Hi:
If you use ODS HTML or an HTML-based destination to create a file for Excel, you can pass a Microsoft format to Excel via the HTMLSTYLE attribute. If you use ODS TAGSETS.EXCELXP (an XML-based destination) to create a file for Excel, you can pass a Microsoft format to Excel via the TAGATTR attribute. This is a slightly different approach than PROC EXPORT. EXPORT creates a binary Excel file, and Excel treats the numbers you have using its default formats which are not always what you want. When you use HTML or Spreadsheet Markup Language XML to create ASCII text files that Excel can open, you have the ability to pass a Microsoft format via a style override -- that's because for either HTML or XML -- Excel will accept the format specification passed as a style change.
See these topics for more help:
http://support.sas.com/kb/32/414.html
http://www2.sas.com/proceedings/sugi28/012-28.pdf (page 2 about HTMLSTYLE)
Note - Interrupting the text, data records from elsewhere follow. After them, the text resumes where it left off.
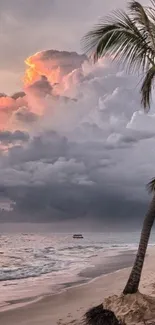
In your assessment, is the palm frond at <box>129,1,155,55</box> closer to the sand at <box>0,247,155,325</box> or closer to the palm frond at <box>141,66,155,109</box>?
the palm frond at <box>141,66,155,109</box>

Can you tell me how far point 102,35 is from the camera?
12.0 m

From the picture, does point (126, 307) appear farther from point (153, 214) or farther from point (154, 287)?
point (154, 287)

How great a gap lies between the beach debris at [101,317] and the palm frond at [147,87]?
5.98m

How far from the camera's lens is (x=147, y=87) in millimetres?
12531

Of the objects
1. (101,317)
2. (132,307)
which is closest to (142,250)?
(132,307)

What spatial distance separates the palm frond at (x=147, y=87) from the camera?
40.0ft

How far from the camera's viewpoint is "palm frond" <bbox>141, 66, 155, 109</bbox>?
1220 cm

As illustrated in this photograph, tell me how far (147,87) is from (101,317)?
258 inches

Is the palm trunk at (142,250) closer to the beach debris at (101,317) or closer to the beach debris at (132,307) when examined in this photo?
the beach debris at (132,307)

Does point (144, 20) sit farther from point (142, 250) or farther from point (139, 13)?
point (142, 250)

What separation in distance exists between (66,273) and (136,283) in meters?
17.8

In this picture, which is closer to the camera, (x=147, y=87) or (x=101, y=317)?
(x=101, y=317)

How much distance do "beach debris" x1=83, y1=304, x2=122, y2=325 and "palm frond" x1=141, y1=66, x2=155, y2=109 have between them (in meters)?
5.98

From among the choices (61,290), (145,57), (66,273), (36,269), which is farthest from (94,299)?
(36,269)
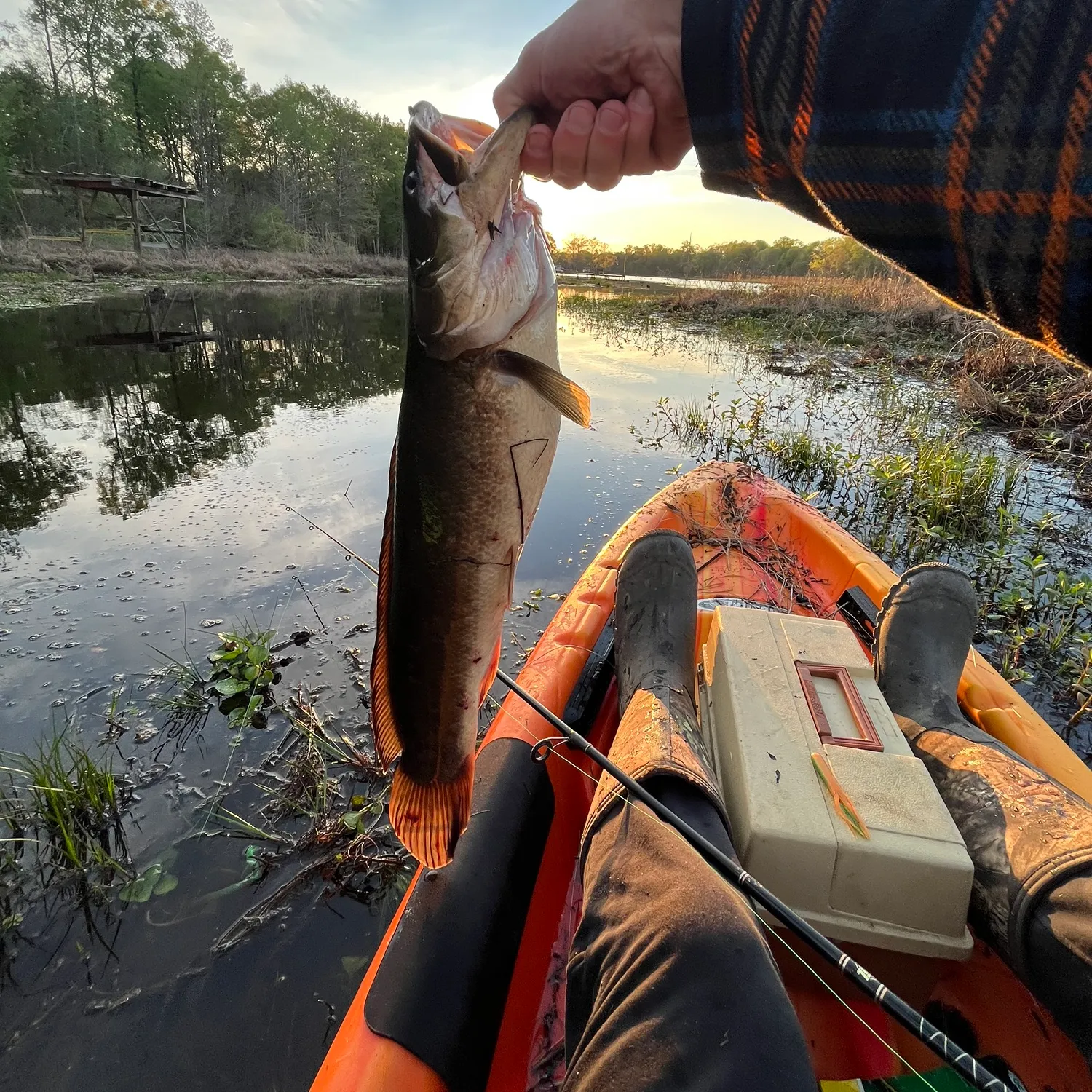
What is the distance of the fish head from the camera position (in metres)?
1.38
http://support.sas.com/rnd/base/ods/odsmarkup/excelxp_demo.html#formats
http://support.sas.com/rnd/base/ods/templateFAQ/Excel1.pdf
http://support.sas.com/kb/34/242.html (tagattr example)
http://support.sas.com/resources/papers/proceedings09/016-2009.pdf (page 21 for TAGATTR)
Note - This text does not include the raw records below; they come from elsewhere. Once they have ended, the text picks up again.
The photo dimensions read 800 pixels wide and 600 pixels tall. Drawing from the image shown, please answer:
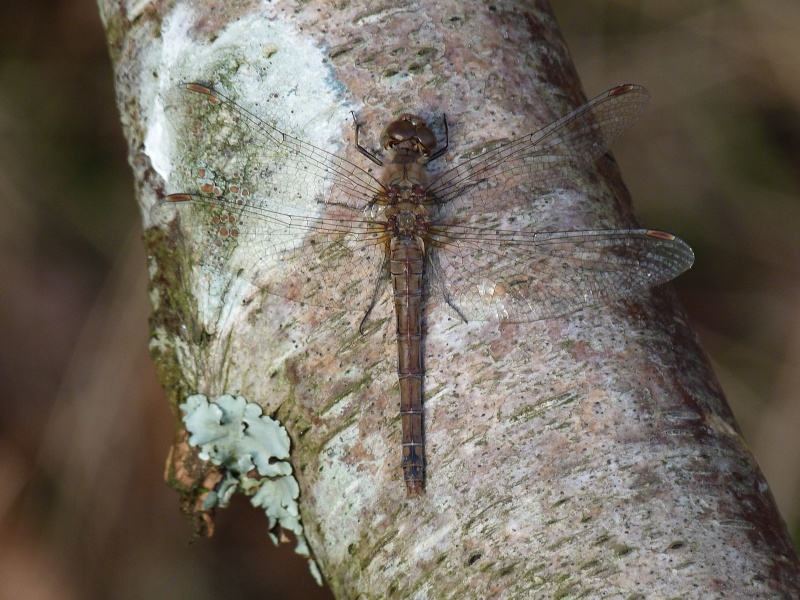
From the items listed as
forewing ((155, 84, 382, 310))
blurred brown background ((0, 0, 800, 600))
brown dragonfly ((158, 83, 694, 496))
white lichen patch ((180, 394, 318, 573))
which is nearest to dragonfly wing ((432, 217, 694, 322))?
brown dragonfly ((158, 83, 694, 496))

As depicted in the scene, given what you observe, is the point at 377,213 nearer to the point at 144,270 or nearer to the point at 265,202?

The issue is that Excel only honors some numeric formats. For example, if you use a number (like zip code) with leading zeroes, SAS can show that number with the Z format, but Microsoft ignores the Z format. Sometimes, your big numbers turn into scientific notation. Some dates will work, others won't. Some monetary formats will work, some won't. I've never actually figured out how and when Excel decides to ignore my numeric format. But depending on how I create the file for Excel -- either HTML or TAGSETS.EXCELXP, I can pass in a Microsoft format to get Excel on the right path.